Brain tissue dies within minutes of a fall in cerebral blood
flow. Therefore, reestablishment of flow and prevention of widening of the territory of
infarction are two of the major goals of stroke therapy.

A pivotal National Institute of
Neurological Disorders and Stroke (NINDS) study showed that patients who received
intravenous recombinant tissue plasminogen activator (rTPA) within 3 h of the onset of
symptoms had a significant clinical benefit.

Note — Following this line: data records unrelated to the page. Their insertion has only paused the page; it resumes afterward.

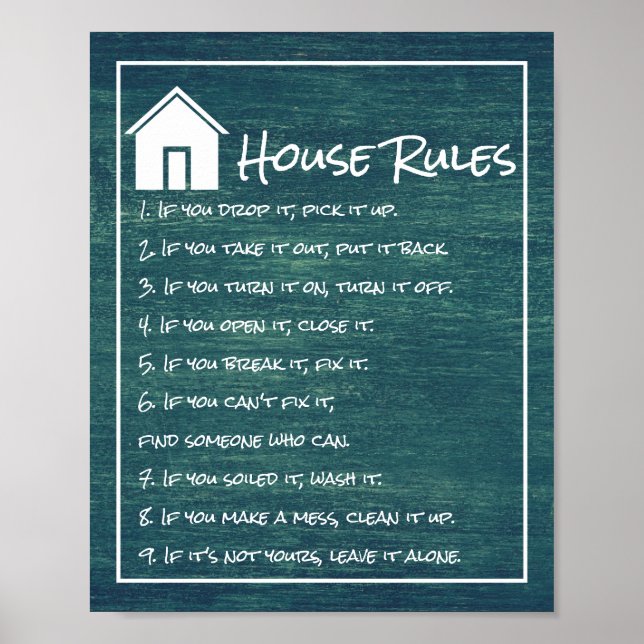Poster Règles de la maison (Devant)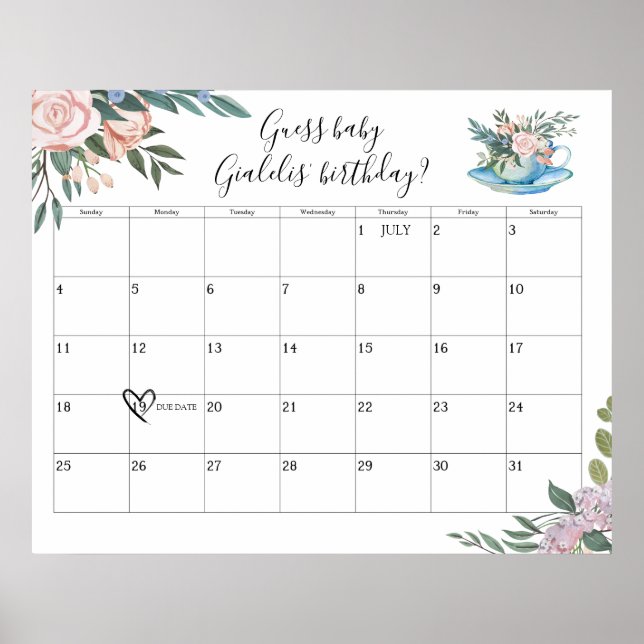 Poster Heure du Baby shower de thé Date d'échéance Devis (Devant)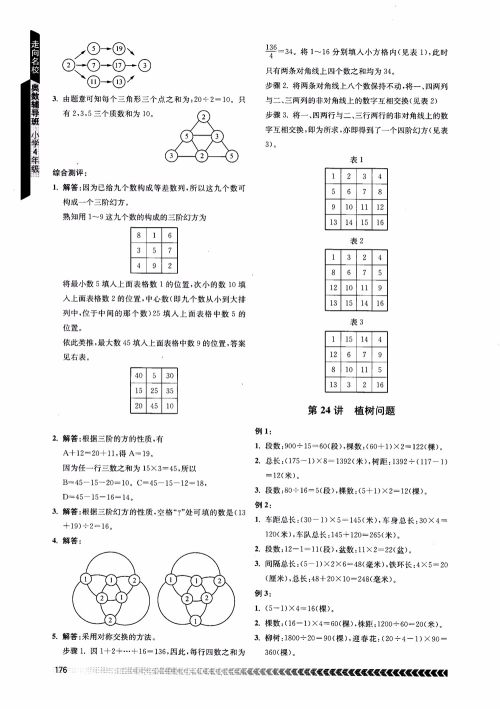 2018年南京出版社奥数辅导班小学四年级数学参考答案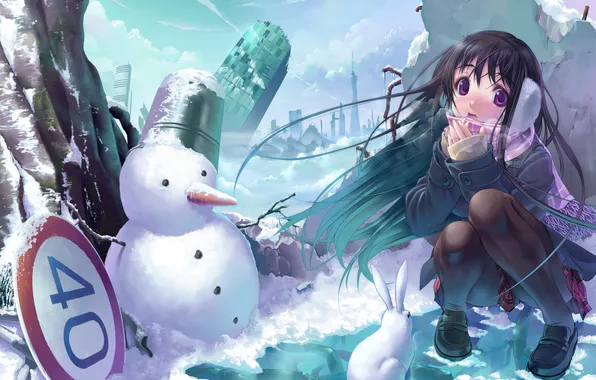 Картинка зима, снег, город, знак, аниме, девочка, снеговик, руины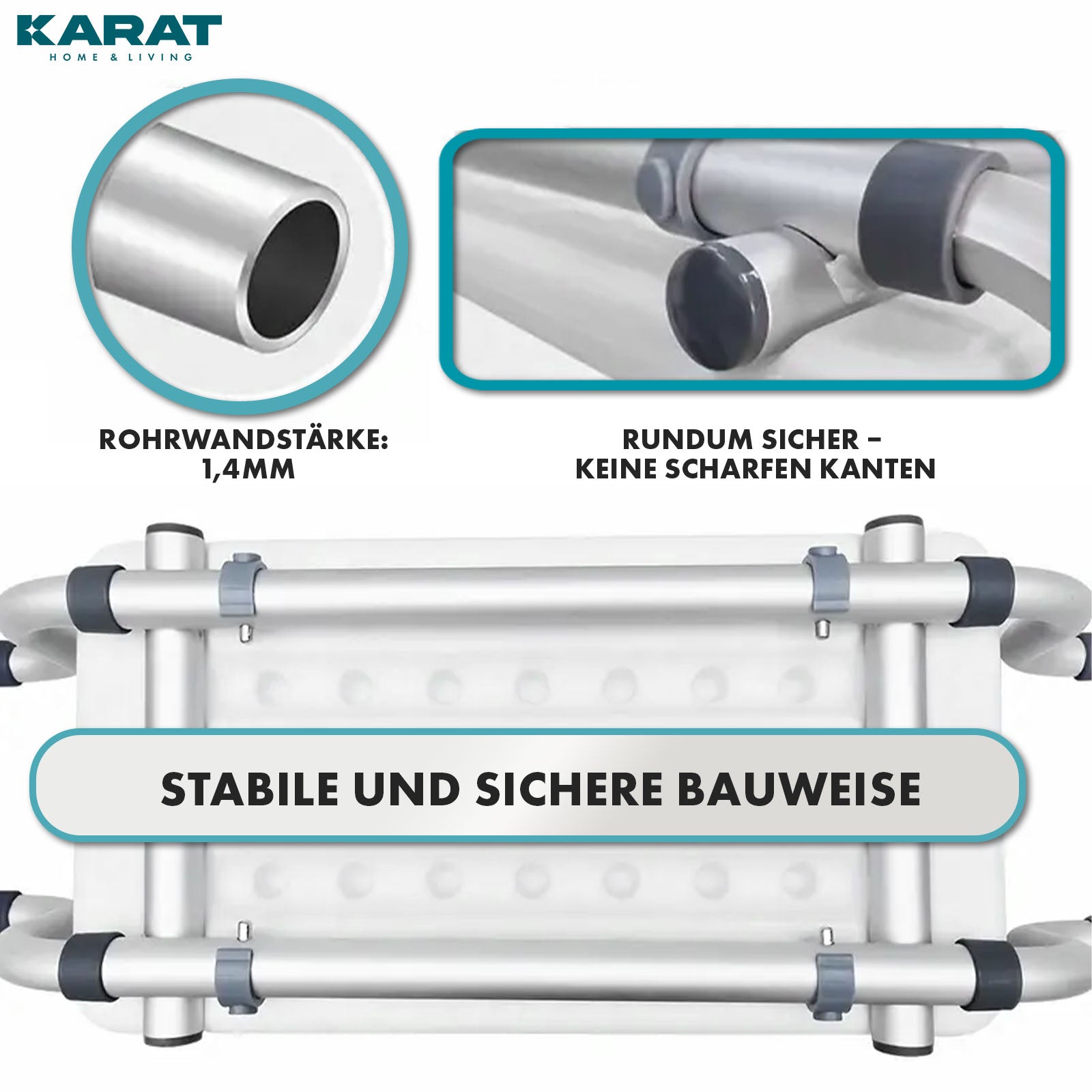 Siège de baignoire | Levi | Siège réglable & antidérapant en aluminium | Peut supporter jusqu'à 150 kg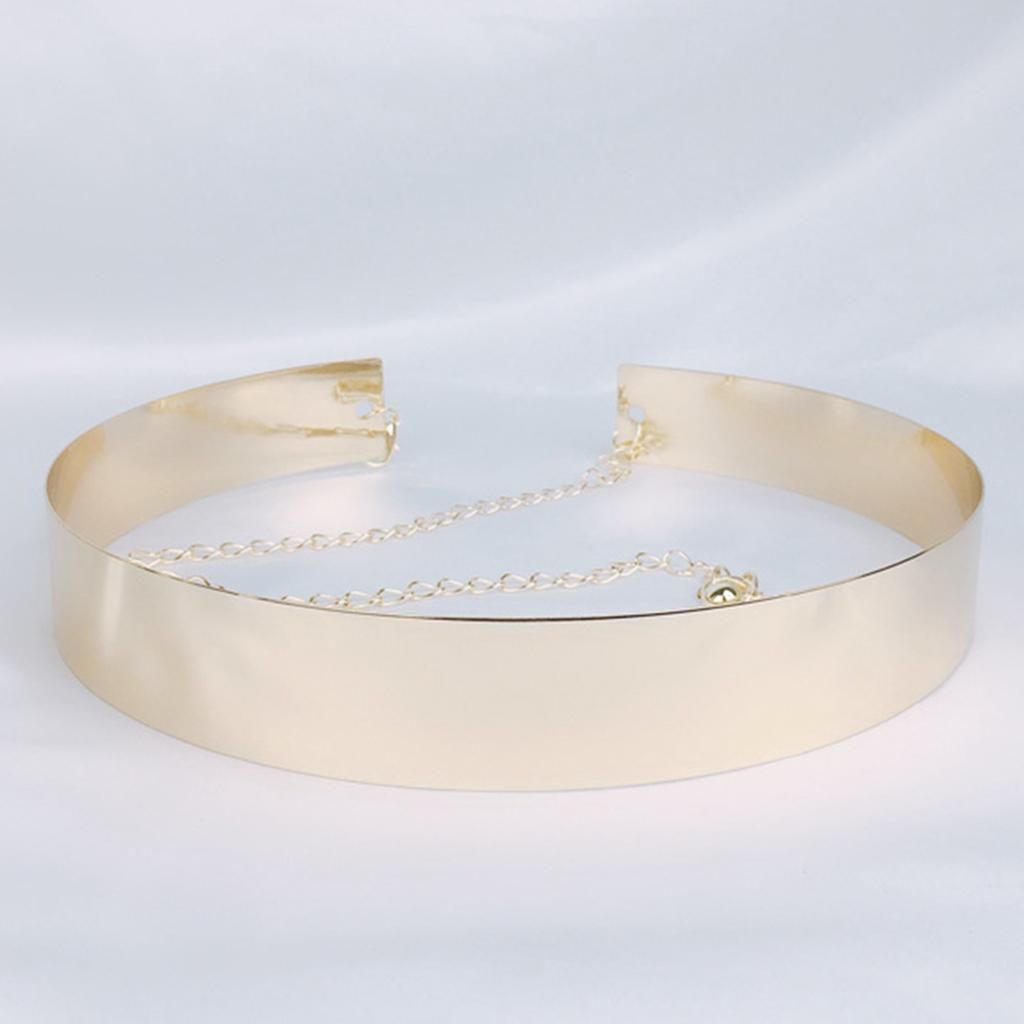 2Pcs Lady Metal Waist Belt Waistband Mirror 3.5cm Wide Plate Chic Belt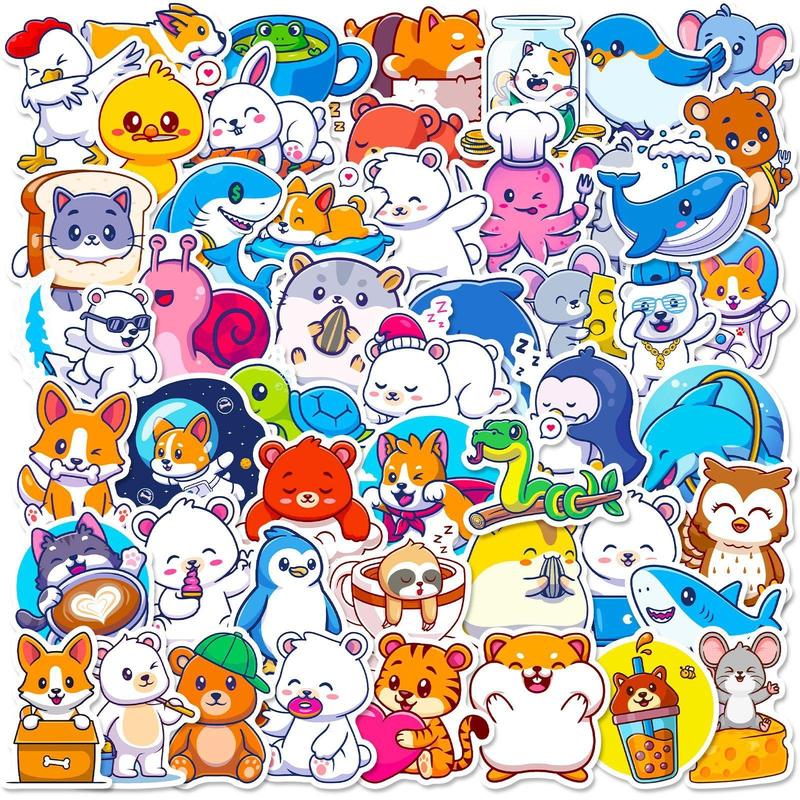 50pcs Cartoon Animal Series Graffiti Stickers for Waterproof Decorative Stickers, Waterproof Sticker Pack for Wall Water Bottle Skateboard Helmet Car Bike Luggage Laptop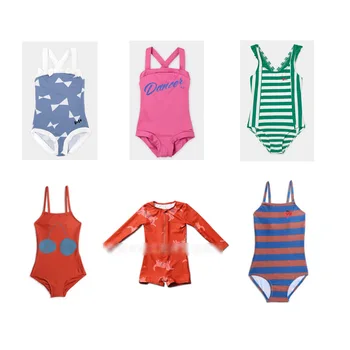 

ON Stock ! 2020 BRAND New Spring Summer Girls BOYS One Pieces SWIMWEAR Kids Print Beach Bikini Baby Child Fashion Swimsuits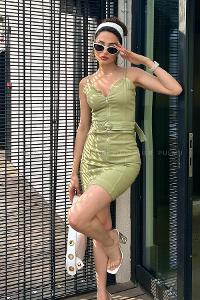 Khaki Scope Neck Knitwear Unprinted Dresess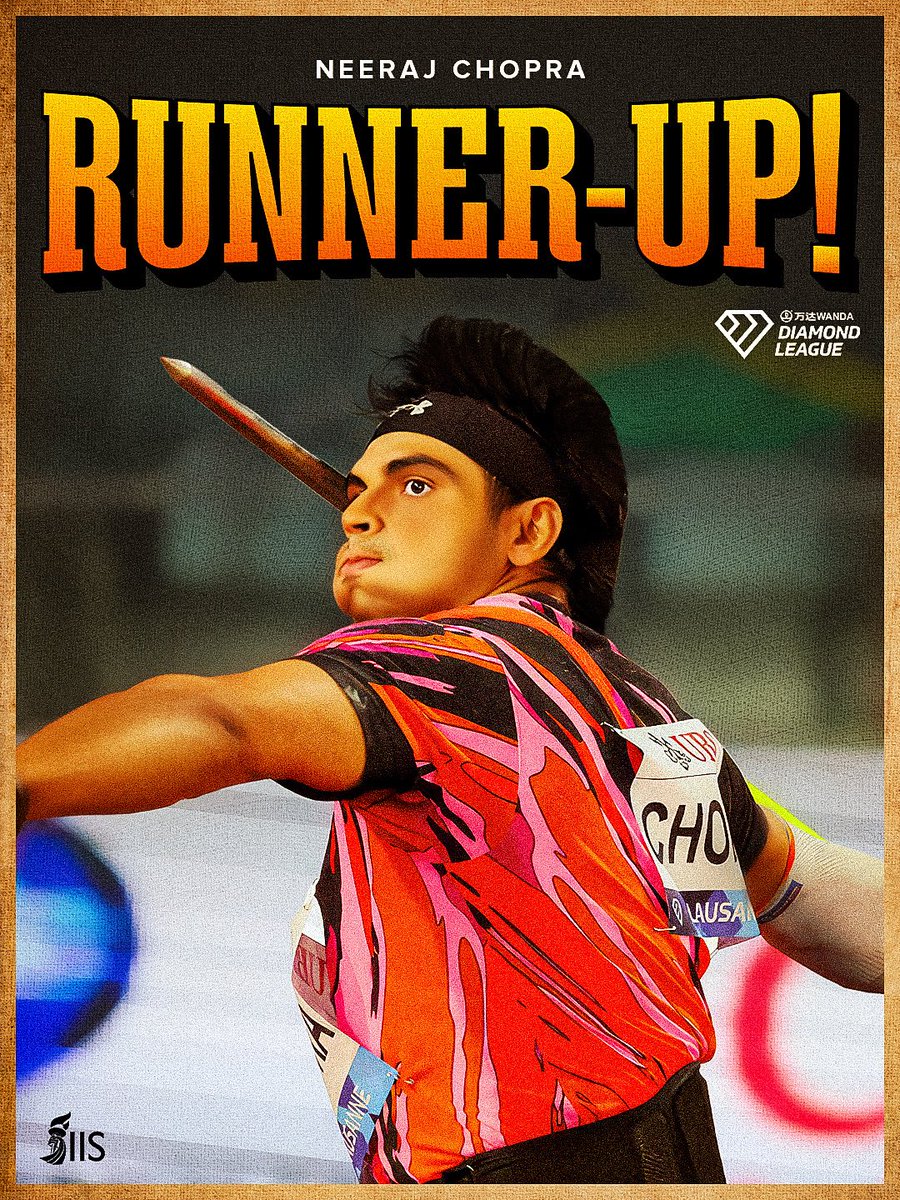 Second place in Zurich! 🇨🇭

#NeerajChopra's streak of finishing in the top two places stretches to a fourth Diamond League Final, now spanning over 1,500 days, as a throw of 85.01m earns him second place at the #ZurichDL. 🇮🇳

#CraftingVictories #Javelin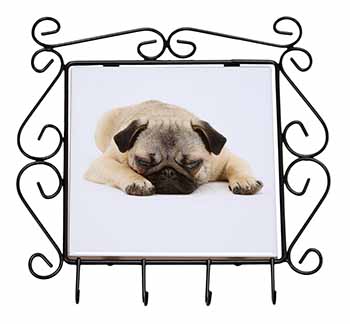 Pug Dog Wrought Iron Key Holder Hooks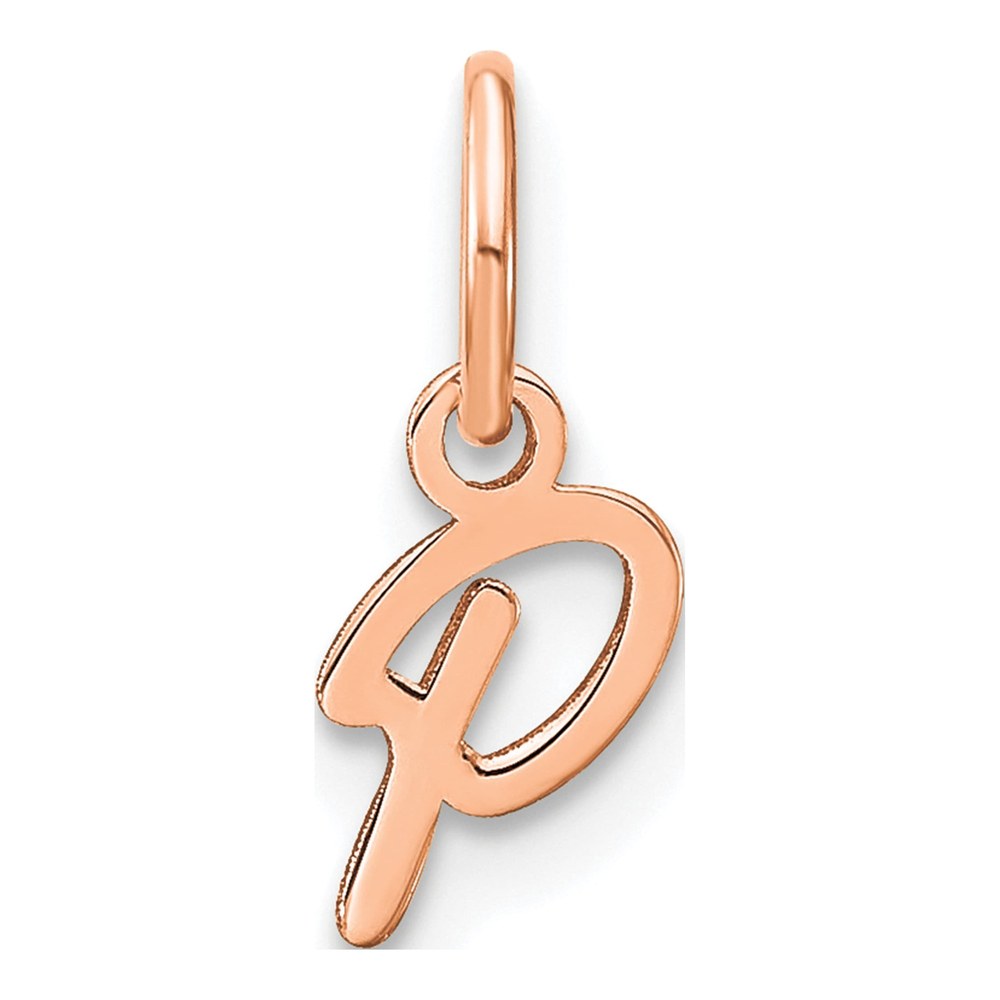 14K Rose Gold Upper Case Letter P Initial Charm Pendant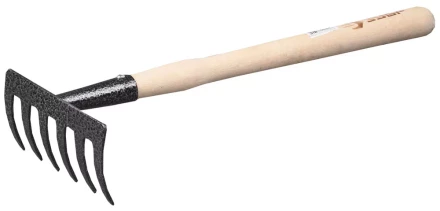 Грабельки ЗУБР садовые с деревянной ручкой, 6 прямых зубцов 4-39611 купить в Тюмени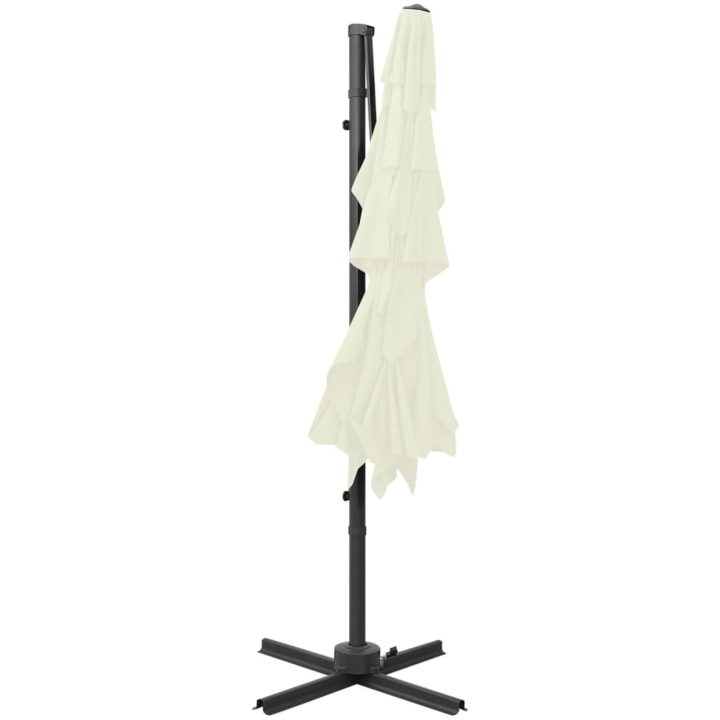 Trädgårdsparasoll med ventilation och stång sand 250x250 cm vidaXL – bild 3
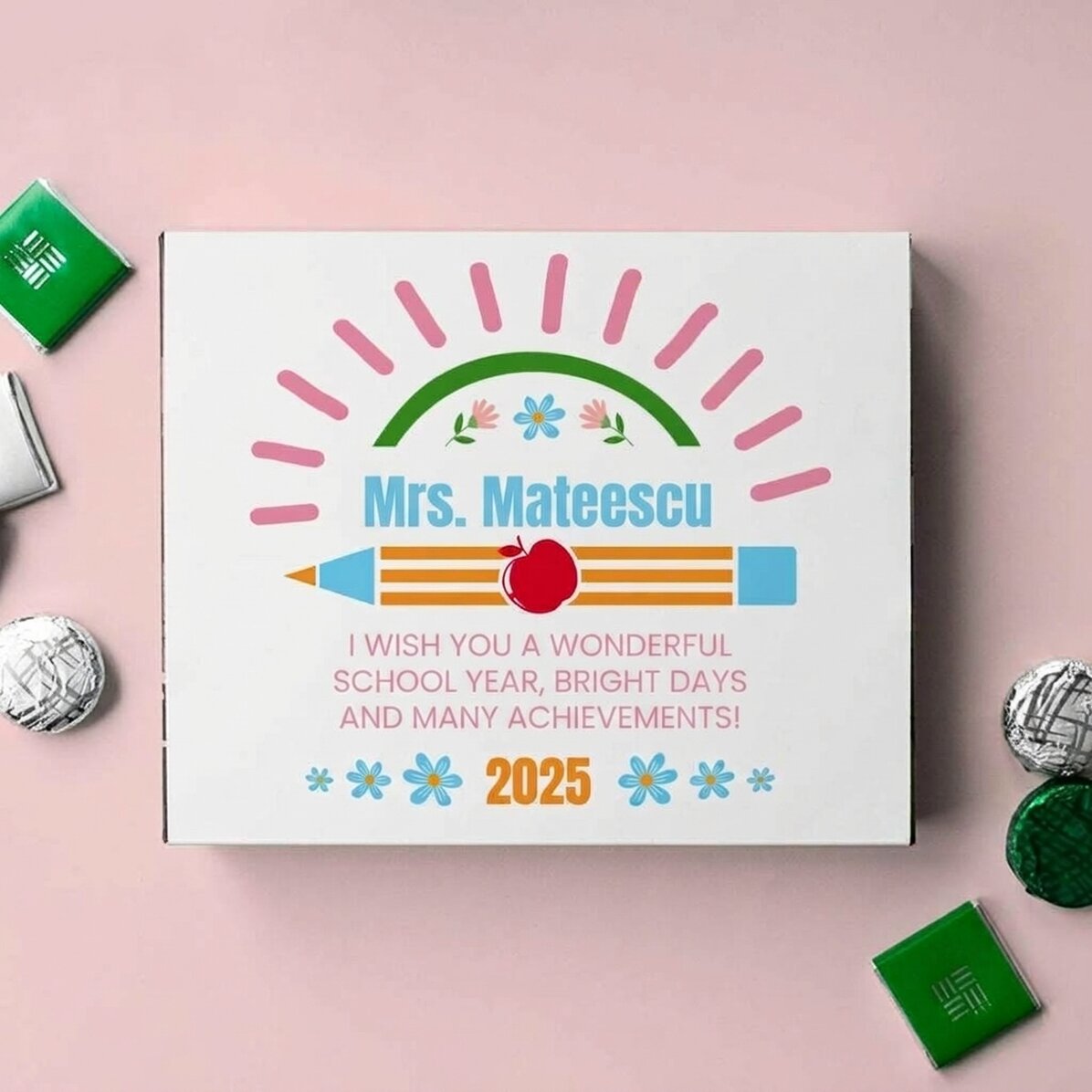 Personalised box of sweets with text for the start of the year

This was the case despite a 6.4% risk of
intracerebral hemorrhage.

Other, more recent trials have looked at intraarterial delivery of rTPA
by a catheter-based approach within a 6-h time frame for middle cerebral artery (MCA) territory infarctions, and there appears to be a significant benefit.

Although this has not been approved by the U.S. Food and Drug Administration, based on early clinical trials, it is rapidly becomingthe standard of care for patients with MCA strokes that fall out of the 3-h window for intravenous rTPA. Numerous studies have shown the benefit of aspirin administered within 48 h of stroke onset.

Aspirin offers a modest benefit in regard to further stroke recurrence. Some literature supports a benefit of clopidogrel in ischemic stroke patients as a means of secondary prevention.

Although frequently used, heparin remains unproven as a beneficial agent in the
treatment of acute stroke. Because this patient has no contraindication to thrombolytic therapy but falls outside the 3-h window for intravenous rTPA, catheter-delivered rTPA is the next best option if the support facilities exist and should be recommended for this patient.